Este déficit de trabalho de assistência gratuita não foi compensado por um envolvimento significativo dos homens, mas pela criação de um novo mercado de empregos de serviços, alguns nas fronteiras da legalidade, em geral mal pagos e ocupados por mulheres migrantes, muitas vezes superqualificadas. 

Não há nada de natural nestas formas contemporâneas de exploração, e sim uma construção patriarcal que atribui o trabalho do cuidado às mulheres – embora não de maneiras equânime, variando conforme sua classe e raça. Algumas se beneficiam do trabalho de outras, enquanto os homens simplesmente não estão interessados ​​nisso. 

Falar das desigualdades que afetam as trabalhadoras na área do cuidado é desnaturalizar o cuidado como uma habilidade feminina intrínseca. Esse trabalho, que exige atenção, disponibilidade, capacidade de antecipação e imaginação, é o produto de uma experiência de não poder “não” atender às necessidades dos outros. O que é aprendido por coerção, entretanto, mais tarde torna-se uma segunda natureza”, a ponto de as próprias mulheres frequentemente subestimarem as mudanças psíquicas – muitas vezes custosas – necessárias para que elas se tornem suficientemente atentas e disponíveis para os outros.

CC: É possível encarar as diversas problemáticas sociais sem considerar o tripé gênero, classe e raça? Ou sempre acabaremos em um impasse?

PM: Acho que o paradigma da interseccionalidade é um dos maiores avanços das últimas três décadas. Devemos isso ao feminismo afro-americano. De minha parte, não vejo hoje como poderíamos trabalhar apenas considerando “gênero”, ou apenas “classe”, ignorando “raça” ou sem levar em conta o entrelaçamento entre os três. Pois um mesmo indivíduo pode se beneficiar dos privilégios de um grupo (brancos, por exemplo) quando outros lhe são inacessíveis por causa de sua classe ou de sua sexualidade presumida. A interseccionalidade abala a ideia naturalizante de grupos homogêneos (“as mulheres”, “os negros”, “os gays”), transformando também as alianças para as lutas, o que muitas autoras do feminismo decolonial, como Maria Lugones e Yuderkys Espinosa, mostraram muito bem. 

CC: O feminismo francês tem interesse em escutar as mulheres latinas?

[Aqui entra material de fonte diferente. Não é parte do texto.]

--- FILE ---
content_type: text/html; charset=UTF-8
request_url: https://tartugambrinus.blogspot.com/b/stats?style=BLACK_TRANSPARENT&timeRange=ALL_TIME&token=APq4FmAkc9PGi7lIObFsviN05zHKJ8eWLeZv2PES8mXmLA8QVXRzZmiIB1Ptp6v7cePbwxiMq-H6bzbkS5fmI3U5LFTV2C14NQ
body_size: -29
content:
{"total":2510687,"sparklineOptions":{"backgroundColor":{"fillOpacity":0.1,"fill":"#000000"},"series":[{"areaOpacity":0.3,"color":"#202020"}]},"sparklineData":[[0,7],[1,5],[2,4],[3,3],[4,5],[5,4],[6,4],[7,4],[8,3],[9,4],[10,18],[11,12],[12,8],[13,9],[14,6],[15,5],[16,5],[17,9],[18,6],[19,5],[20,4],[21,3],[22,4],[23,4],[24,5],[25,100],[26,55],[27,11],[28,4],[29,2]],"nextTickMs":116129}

PM: O mínimo que podemos dizer é que o feminismo francês não é homogêneo. No entanto, há muitos intercâmbios entre os países da América Latina e a França e estes, nos últimos anos, têm se tornado mais dinâmicos com o surgimento e ascensão do pensamento intersetorial e do decolonialismo.

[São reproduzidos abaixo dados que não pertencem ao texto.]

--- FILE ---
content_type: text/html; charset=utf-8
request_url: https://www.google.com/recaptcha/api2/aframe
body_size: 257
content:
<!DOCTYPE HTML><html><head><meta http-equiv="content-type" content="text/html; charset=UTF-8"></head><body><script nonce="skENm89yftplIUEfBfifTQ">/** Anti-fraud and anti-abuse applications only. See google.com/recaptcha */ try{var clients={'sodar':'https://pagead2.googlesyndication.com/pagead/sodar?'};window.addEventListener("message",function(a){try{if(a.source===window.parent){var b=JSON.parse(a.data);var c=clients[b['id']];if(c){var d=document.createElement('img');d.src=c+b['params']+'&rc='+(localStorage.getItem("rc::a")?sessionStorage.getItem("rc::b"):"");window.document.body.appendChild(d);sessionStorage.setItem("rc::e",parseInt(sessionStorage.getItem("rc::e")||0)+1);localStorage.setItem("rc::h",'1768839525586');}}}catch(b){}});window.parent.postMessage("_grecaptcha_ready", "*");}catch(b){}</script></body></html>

As Américas têm uma vantagem inicial para pensar sobre os efeitos da colonialidade na organização social, na divisão do trabalho, nas formas de subjetivação. Hoje, nos setores de trabalho relacionado ao cuidado, seja no emprego doméstico ou nas profissões de assistência a domicílio, as trabalhadoras muitas vezes são invisibilizadas. Mas há, em particular na América Latina, muitos esforços para criar uma dinâmica coletiva e reconhecer a importância desse trabalho invisível.

Na França, o debate sobre o passado colonial de nosso país continua tempestuoso, a interseccionalidade é instrumentalizada como uma chamada “ideologia comunitária”. O diálogo com os estudos de gênero na América Latina é fundamental para se descentrar do francocentrismo, para descobrir a potência de outros pensamentos e reajustar nosso olhar sobre nossa própria sociedade.